Demand for structured products has increased among advisers who are returning to investments they once shunned as too risky in a bid to protect clients' portfolios from a predicted downturn in stock markets.
Structured products fell deeply from favour with many in the investment community in the aftermath of the financial crisis as the counter parties linked to the products, such as Lehman Brothers, defaulted and capital was lost.
The Financial Conduct Authority has also repeatedly warned about what it sees as the dangers of the products.
Consumer research the regulator carried out in 2015 found retail customers "generally struggle to understand the complex features common to many structured products and frequently overestimate the potential returns available from them".
In 2011 then regulator the Financial Services Authority considered re-classifying structured products alongside traded life policies and leveraged exchange traded funds as "generally unsuitable for the mainstream retail market".
It focused on what it called structured capital at risk products - Scarps - a type of structured product in which capital is at risk if the underlying investment falls in value.
In the late 1990s there were problems in this market when these products were sold in volume to customers unwilling to take risk with their capital.
The market downturn in 2003 meant many products matured with capital losses.
Regulatory guidance from 2009, which has not been superseded, is that for appropriate levels of risk no more than 10 per cent of a retail investor’s savings and investments should be held in any single structured product, and no more than 25 per cent of the overall portfolio should be invested in structured products.
As a result of all of the regulatory attention, financial advisers have been very wary of recommending structured products to clients.
But figures released to FTAdviser by Investec, one of the biggest producers of structured products sold in the UK, showed purchases of structured products by financial advisers have increased by 40 per cent in the past year.

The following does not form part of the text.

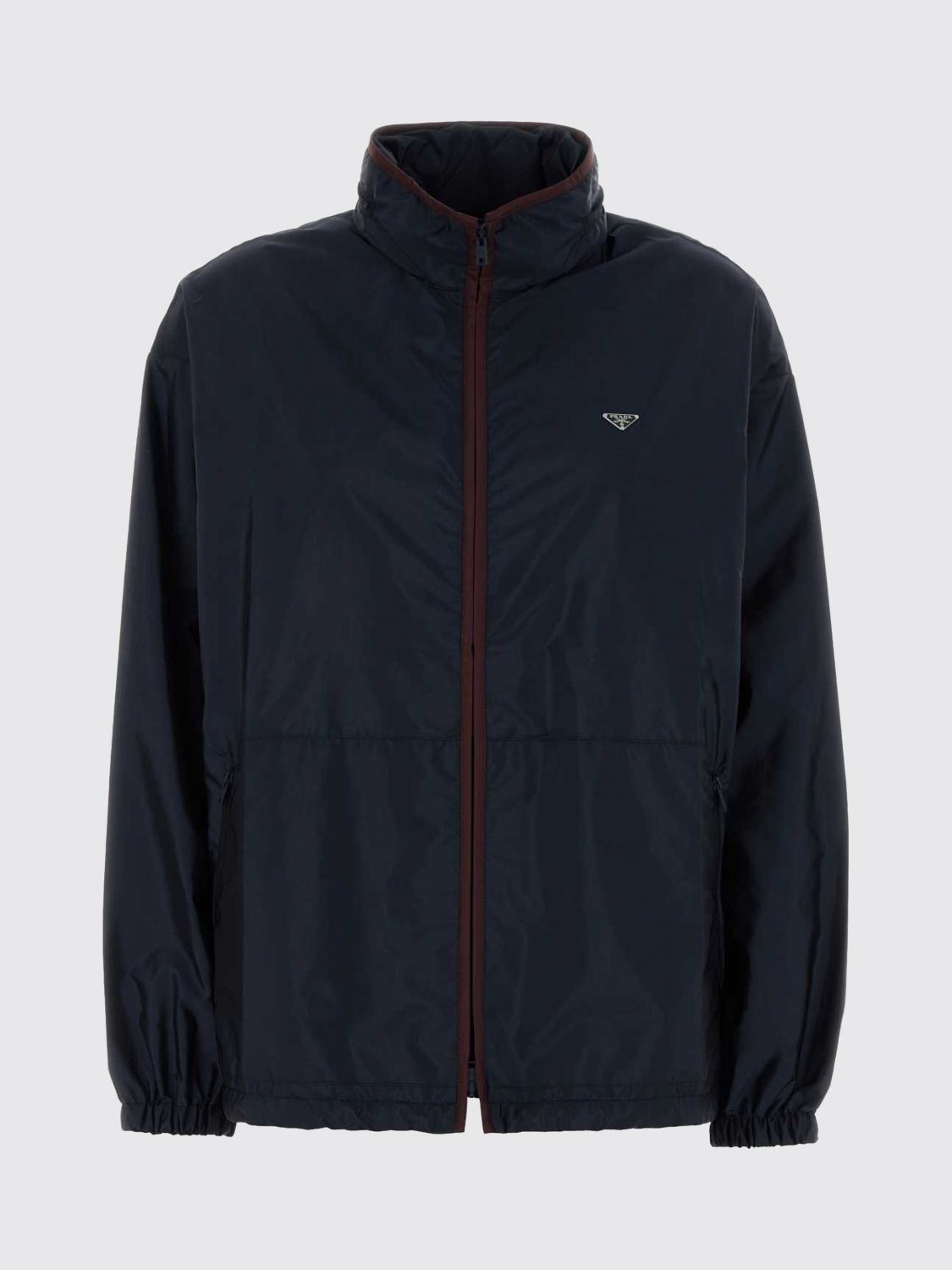 Prada Prada Jacket Woman Red Size M / US 6-8 / IT 42-44 - 1 Preview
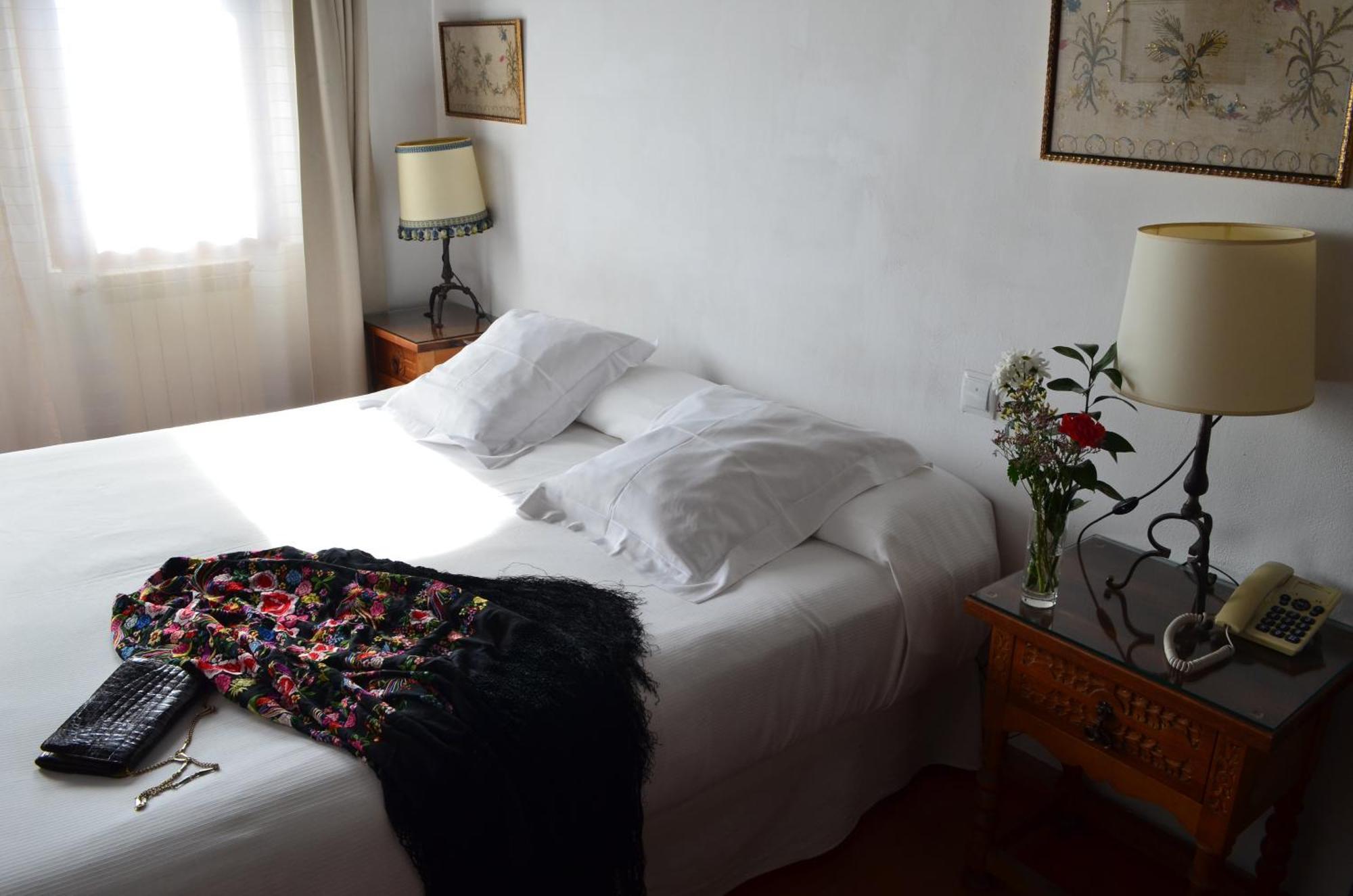 Hotel Santa Isabel La Real Γρανάδα Εξωτερικό φωτογραφία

Robbie Brigginshaw, head of structured product sales at Investec, said the number one request from financial advisers looking at his firm’s offerings is for structured products that offer protection in a downturn.
Most of the Investec structured products are linked to the performance of the FTSE.
At the same time, wealth management firm Mattioli Woods, which launched a structured products fund in January, said its assets have already reached £123m.
On launching the fund, the company said it has long used structured products in its clients portfolios, but said some clients were finding it difficult to keep track of the investments as they mature, so it took a decision to group them into a fund, so the client is faced with just one investment product.
The company stated they have always used structured products as a way to diversify portfolios and offer protection from volatility.